Walking past the signs that say 'THE TOILET IS FOR CUSTOMERS ONLY' and pretending to be interested in the books as well, I entered a toilet so small that I could piss, wash my hands and shave without moving a step. Imagining that a large force of toilet police were all waiting outside to check and make sure I was a legitimate customer, and pounce upon me otherwise, I decided looking at books was a small price to pay for a pee, especially when I could also stay warm. The damndest thing happened. I found a book I actually wanted, "Ways of Seeing", and made a purchase. I left the store feeling totally genuine. The toilet police would have to nab some other infringer.

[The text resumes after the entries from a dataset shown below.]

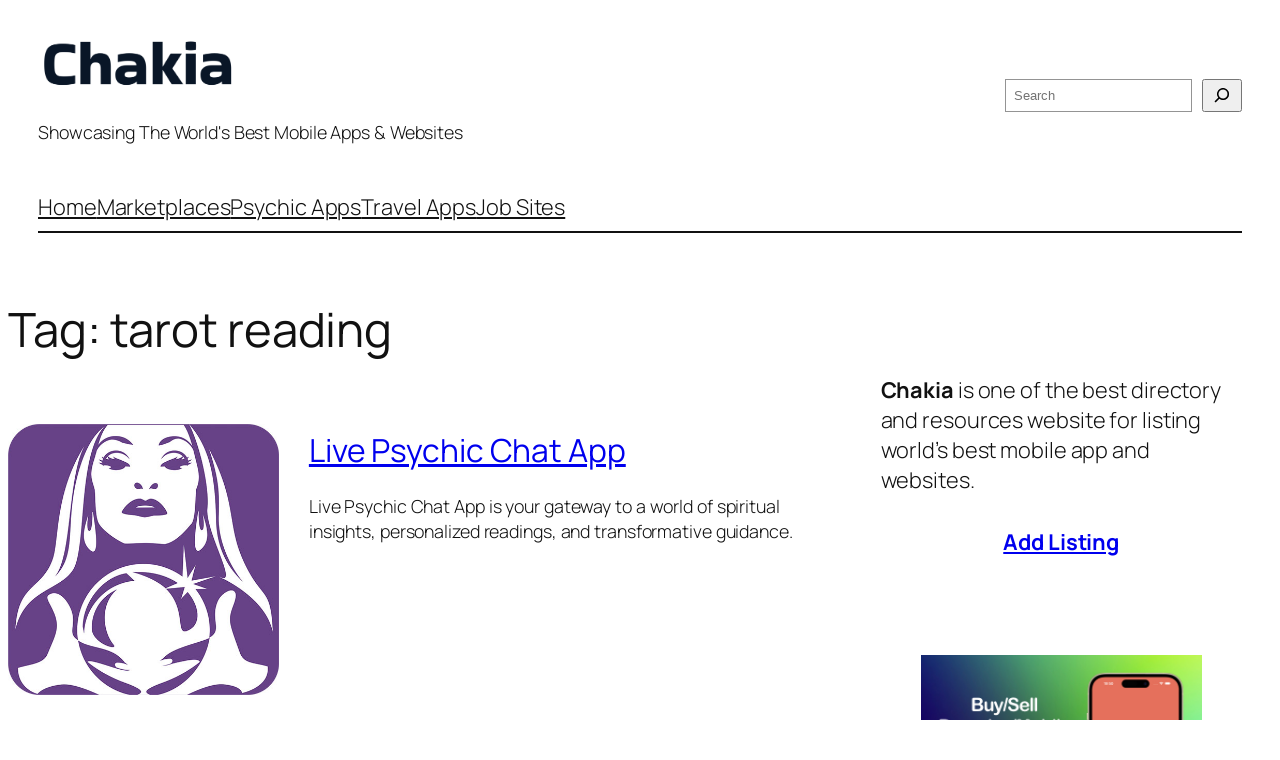

--- FILE ---
content_type: text/css
request_url: https://chakia.co.uk/wp-content/themes/chakia25/style.css?ver=6.8.3
body_size: 612
content:
/*
Theme Name: Chakia 2025
Theme URI: https://chakia.co.uk/
Description: Chakia - Listing of the best mobile apps and websites
Author: Chakia
Author URI: https://chakia.co.uk/
Template: twentytwentyfive
Version: 1.0
License: GNU General Public License v2 or later
License URI: https://www.gnu.org/licenses/gpl-2.0.html
Text Domain:  chakia
*/

/* 
.has-text-align-center {
    margin: 0 !important;
}

.home-thumbnail {
    float:left; 
    margin-right: 20px !important;
    
}

.wp-container-15 .alignleft {
    margin-bottom: 46px;
}

.wp-block-latest-posts__featured-image {    
    margin-bottom: 46px;
} */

We arrived back at the hospital with half an hour to spare and decided to have lunch in the restaurant. As we sat there, I looked up from a cup of coffee to see five feet away, Stephen Hawkings coming through the restaurant, apparently taking a shortcut to avoid the cold. As he approached I said, "It's him!" I was tempted to rise and do whatever the equivalent of hand shaking is with Stephen Hawking, but I didn't. I just looked and wondered what he was seeing from his tilted-over head view of the world. What kind of dialogue transpired between him and his nurse to bring about his leaving his wife for the nurse.

Des was in better spirits and clearly felt better after his dialysis, though it was difficult to know how much pain he was really in. Pauline and Alison had agreed earlier that no how hard he attempted to direct us along one of his scenic routes on return that we would stick to the main road on which we had come. The problem they feared was that as soon as we found ourselves off in the boondocks somewhere he would fall asleep and we would wander around England for five years before being found. Nevertheless, he would not take “no” for and answer, giving every assurance that he would remain awake.

He was true to his word, remaining fully alert and apparently enjoying passing over some of the country he loved.  We drove through the village of Grantchester   (the location of Rupert Brooks’ famous line ".....stands the church clock at ten to three....." and past the home of Lord Jeffrey Archer, also famous novelist (currently residing in a British jail for fraud). We wound our way through half dozen villages, all of which looked like movie sets to me, and I could see why Pauline was hesitant to try this on her own. I could also see that she was very happy and enjoying it with an uncle she loved.

That was New Years Eve. We celebrated the coming of the New Year in the traditional way of counting down with Big Ben (on BB 1 TV) and watched neighborhood fireworks. On the 2cd of January, the phone rang early in the morning, one of those calls that one always answers quickly because they often signal emergency or bad news. Des Cole had passed away in the early morning hours, at last free from his pain. 

I had taken some excellent pictures of the entire family during the Christmas meal and had given him a few of the better ones.  I wish I had taken more.